The qualifications systems in England and Wales are set to diverge dramatically after a major review recommended that Wales retain GCSEs and A levels and ignore developments over the border, including the return of O-level-style exams.
Instead, Wales should strengthen its own skills-led Welsh Baccalaureate qualification and launch a UK-wide campaign to promote the value of its exams, according to a government-commissioned review published last week. It also proposes a wholesale shake-up of the way qualifications are regulated following this summer's English GCSE debacle, which resulted in public rows between Ofqual and the Welsh government, the current regulator of exams in Wales.
Led by Huw Evans, former principal of Coleg Llandrillo Cymru, the review of qualifications for 14- to 19-year-olds has involved an "extensive and thorough" consultation with educationalists since September 2011. Its report contains 42 recommendations for the Welsh government, setting out a framework for the qualifications system in Wales and addressing the need for "rigour and confidence".
Wales already has a skills-led Welsh Bac, which pupils study alongside GCSEs and A levels and which includes vocational study, work experience and community service. The review suggests that a revised and more rigorous Welsh Bac should be at the heart of the qualifications system for full-time learners aged 14-19 in the school and FE sectors.
Despite the recent controversy over GCSEs and the subsequent announcement in England that they will be scrapped in favour of English Baccalaureate Certificates (EBCs) in English, maths and science, the review found that GCSEs were "overwhelmingly supported" in Wales.
It not only recommends that they should be retained, but also that new GCSEs should be established in English language, Welsh first language, numeracy and mathematics techniques. Where suitable, the review says some GCSEs should be allowed to be modular or tiered, although early entry should be discouraged. A levels should also be retained, but variation should be permitted when necessary to meet the needs of learners in Wales. It says employers and universities should have a role in developing and accrediting some A levels.
The review controversially concludes that a single body should be set up to regulate all qualifications available in Wales, taking regulatory decisions out of the hands of the government. The new body, called Qualifications Wales, would be based on the Scottish Qualifications Authority.
The report was widely welcomed by teaching groups. Gareth Jones, secretary of the Association of School and College Leaders Cymru, said the Welsh Bac proposals were "very welcome". Philip Dixon, director of the Association of Teachers and Lecturers Cymru, said it was "good" to see recommendations that GCSEs should be retained and the Welsh Bac augmented.
"As Wales and England diverge over the next few years, this incremental approach to change has much to recommend it," Dr Dixon added.

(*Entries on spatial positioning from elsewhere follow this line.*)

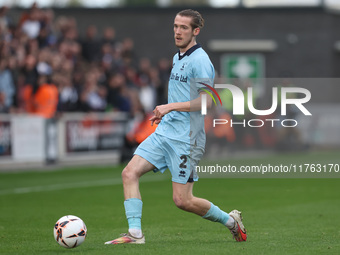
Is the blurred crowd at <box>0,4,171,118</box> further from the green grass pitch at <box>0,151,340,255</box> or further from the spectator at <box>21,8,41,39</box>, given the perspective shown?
the green grass pitch at <box>0,151,340,255</box>

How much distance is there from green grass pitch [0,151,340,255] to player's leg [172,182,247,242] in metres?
0.16

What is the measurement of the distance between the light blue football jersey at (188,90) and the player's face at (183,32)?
0.29 ft

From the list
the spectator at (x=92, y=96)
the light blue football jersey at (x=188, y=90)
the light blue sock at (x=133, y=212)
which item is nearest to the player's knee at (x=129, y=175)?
the light blue sock at (x=133, y=212)

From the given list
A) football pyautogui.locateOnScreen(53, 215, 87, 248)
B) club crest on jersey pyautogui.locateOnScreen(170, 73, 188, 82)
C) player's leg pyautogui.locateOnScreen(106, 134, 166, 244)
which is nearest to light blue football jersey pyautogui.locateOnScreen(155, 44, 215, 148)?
club crest on jersey pyautogui.locateOnScreen(170, 73, 188, 82)

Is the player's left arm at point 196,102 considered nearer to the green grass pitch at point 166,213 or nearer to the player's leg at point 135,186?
the player's leg at point 135,186

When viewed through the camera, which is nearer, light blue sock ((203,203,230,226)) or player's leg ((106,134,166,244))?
player's leg ((106,134,166,244))

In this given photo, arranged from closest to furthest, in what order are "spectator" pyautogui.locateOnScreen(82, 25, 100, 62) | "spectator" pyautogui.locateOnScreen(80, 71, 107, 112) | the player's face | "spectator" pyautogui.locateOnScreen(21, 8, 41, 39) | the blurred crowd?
the player's face
the blurred crowd
"spectator" pyautogui.locateOnScreen(80, 71, 107, 112)
"spectator" pyautogui.locateOnScreen(21, 8, 41, 39)
"spectator" pyautogui.locateOnScreen(82, 25, 100, 62)

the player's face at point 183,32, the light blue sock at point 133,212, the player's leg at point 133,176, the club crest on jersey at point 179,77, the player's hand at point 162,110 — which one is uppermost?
the player's face at point 183,32

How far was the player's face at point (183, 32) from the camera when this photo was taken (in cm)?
786

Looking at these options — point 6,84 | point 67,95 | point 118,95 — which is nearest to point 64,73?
point 67,95

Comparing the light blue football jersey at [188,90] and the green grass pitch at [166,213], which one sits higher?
the light blue football jersey at [188,90]

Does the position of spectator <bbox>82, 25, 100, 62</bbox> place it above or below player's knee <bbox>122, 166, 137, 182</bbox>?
above

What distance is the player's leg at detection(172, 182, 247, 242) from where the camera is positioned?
25.7ft

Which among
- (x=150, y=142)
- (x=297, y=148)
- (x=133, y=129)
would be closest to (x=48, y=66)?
(x=133, y=129)
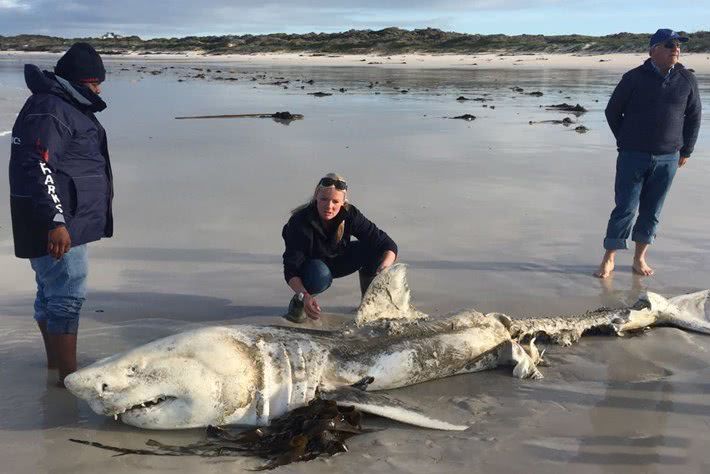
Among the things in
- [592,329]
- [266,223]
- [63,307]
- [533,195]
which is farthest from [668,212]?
[63,307]

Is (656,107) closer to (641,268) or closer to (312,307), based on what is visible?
(641,268)

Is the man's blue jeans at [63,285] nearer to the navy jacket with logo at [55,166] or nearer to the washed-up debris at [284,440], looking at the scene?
the navy jacket with logo at [55,166]

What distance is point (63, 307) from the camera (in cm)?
489

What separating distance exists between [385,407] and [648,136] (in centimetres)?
458

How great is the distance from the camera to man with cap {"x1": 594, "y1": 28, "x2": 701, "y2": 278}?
7.52 m

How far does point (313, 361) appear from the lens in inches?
192

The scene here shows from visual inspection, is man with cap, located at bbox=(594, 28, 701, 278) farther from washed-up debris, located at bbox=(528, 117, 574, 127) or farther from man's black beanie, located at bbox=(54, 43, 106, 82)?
washed-up debris, located at bbox=(528, 117, 574, 127)

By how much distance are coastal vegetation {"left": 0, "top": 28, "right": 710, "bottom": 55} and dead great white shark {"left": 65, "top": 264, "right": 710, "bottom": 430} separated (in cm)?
5327

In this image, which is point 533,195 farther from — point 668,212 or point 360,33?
point 360,33

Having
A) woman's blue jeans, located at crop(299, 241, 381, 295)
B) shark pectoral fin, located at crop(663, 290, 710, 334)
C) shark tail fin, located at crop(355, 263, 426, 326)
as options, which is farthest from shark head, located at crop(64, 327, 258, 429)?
shark pectoral fin, located at crop(663, 290, 710, 334)

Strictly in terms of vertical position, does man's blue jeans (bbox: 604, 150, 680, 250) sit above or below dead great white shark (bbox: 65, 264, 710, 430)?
above

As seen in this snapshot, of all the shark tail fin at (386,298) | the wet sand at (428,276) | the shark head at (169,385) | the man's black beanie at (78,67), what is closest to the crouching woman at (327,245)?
the wet sand at (428,276)

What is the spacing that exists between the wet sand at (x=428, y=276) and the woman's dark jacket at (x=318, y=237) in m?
0.57

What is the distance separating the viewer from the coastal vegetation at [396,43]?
61.1 meters
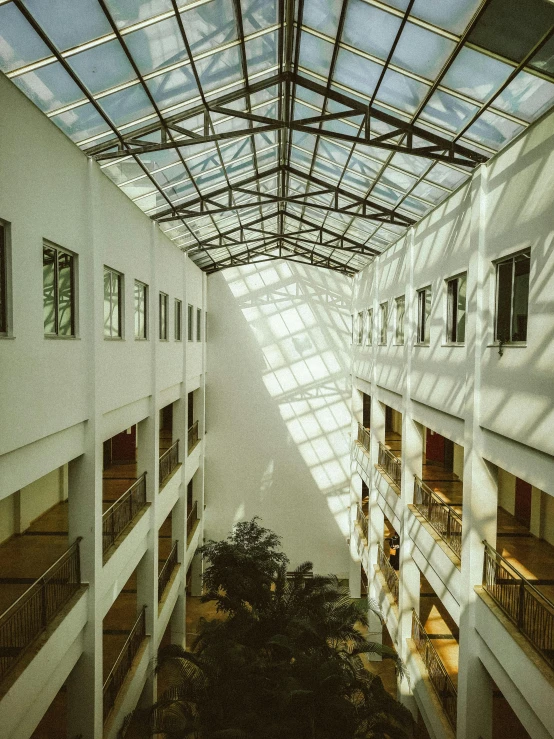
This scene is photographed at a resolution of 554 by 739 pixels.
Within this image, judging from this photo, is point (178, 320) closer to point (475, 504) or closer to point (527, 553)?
point (475, 504)

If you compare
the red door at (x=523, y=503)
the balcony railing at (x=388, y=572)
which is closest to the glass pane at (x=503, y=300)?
the red door at (x=523, y=503)

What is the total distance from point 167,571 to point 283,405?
1178cm

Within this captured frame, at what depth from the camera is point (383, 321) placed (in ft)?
70.7

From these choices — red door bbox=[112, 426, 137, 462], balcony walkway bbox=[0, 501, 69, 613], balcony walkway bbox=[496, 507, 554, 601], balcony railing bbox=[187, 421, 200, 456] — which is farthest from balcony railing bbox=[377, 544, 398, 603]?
red door bbox=[112, 426, 137, 462]

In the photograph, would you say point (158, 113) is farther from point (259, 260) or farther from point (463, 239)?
point (259, 260)

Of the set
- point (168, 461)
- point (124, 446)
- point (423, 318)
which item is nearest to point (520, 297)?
point (423, 318)

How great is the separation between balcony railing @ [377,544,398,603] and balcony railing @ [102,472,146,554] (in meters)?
8.57

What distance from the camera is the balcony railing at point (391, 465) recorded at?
62.8 ft

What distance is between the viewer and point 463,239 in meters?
12.3

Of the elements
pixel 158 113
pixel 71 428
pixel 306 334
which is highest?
pixel 158 113

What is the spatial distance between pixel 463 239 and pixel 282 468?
63.8 ft

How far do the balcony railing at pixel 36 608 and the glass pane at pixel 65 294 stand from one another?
417cm

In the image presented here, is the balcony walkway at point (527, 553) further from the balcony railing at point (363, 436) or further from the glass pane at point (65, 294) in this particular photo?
the glass pane at point (65, 294)

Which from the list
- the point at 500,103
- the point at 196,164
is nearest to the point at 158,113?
the point at 196,164
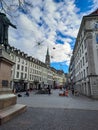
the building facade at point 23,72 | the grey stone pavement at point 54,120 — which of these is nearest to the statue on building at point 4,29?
the grey stone pavement at point 54,120

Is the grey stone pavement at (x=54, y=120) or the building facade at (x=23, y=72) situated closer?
the grey stone pavement at (x=54, y=120)

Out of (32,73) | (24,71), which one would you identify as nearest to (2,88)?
(24,71)

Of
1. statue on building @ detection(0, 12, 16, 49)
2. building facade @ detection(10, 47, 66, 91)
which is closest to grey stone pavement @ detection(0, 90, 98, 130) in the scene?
statue on building @ detection(0, 12, 16, 49)

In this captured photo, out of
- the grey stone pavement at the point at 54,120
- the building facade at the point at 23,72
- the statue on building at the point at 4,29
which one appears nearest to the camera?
the grey stone pavement at the point at 54,120

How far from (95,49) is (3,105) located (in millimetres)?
23114

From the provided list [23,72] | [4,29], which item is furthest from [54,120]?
[23,72]

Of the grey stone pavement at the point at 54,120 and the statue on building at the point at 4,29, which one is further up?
the statue on building at the point at 4,29

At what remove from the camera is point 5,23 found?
9133 millimetres

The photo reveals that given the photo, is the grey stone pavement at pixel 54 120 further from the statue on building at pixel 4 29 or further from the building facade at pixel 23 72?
the building facade at pixel 23 72

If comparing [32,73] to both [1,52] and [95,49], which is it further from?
[1,52]

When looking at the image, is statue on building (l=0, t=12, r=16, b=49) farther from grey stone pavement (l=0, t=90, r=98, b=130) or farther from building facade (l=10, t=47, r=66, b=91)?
building facade (l=10, t=47, r=66, b=91)

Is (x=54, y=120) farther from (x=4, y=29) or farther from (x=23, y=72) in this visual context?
(x=23, y=72)

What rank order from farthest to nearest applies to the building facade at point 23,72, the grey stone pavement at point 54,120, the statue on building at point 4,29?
the building facade at point 23,72 → the statue on building at point 4,29 → the grey stone pavement at point 54,120

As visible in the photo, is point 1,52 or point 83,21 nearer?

Angela Burns, the Conservative shadow education minister in Wales, said: "After a series of damning league tables and statistics laying bare failings in the Welsh education system, we need robust qualifications to restore confidence and drive up standards to meet the best in international comparisons."
The Welsh government will respond formally to the recommendations by the end of January. Deputy minister for skills Jeff Cuthbert called it "an extremely thorough, well considered and valuable report".
SAME BUT DIFFERENT
Recommended changes to GCSEs in Wales:
- Modular GCSEs in January and June sittings should be allowed, but only one resit per unit.
- Tiered GCSEs and controlled assessment should be permitted when there is a clear case for doing so.
- At least 40 per cent of assessment should take place at the end of a course.
- Short-course or double-award GCSEs should only be allowed when justified on a subject-by-subject basis.
- Early entry (pre-Year 11 (S4)) should be discouraged.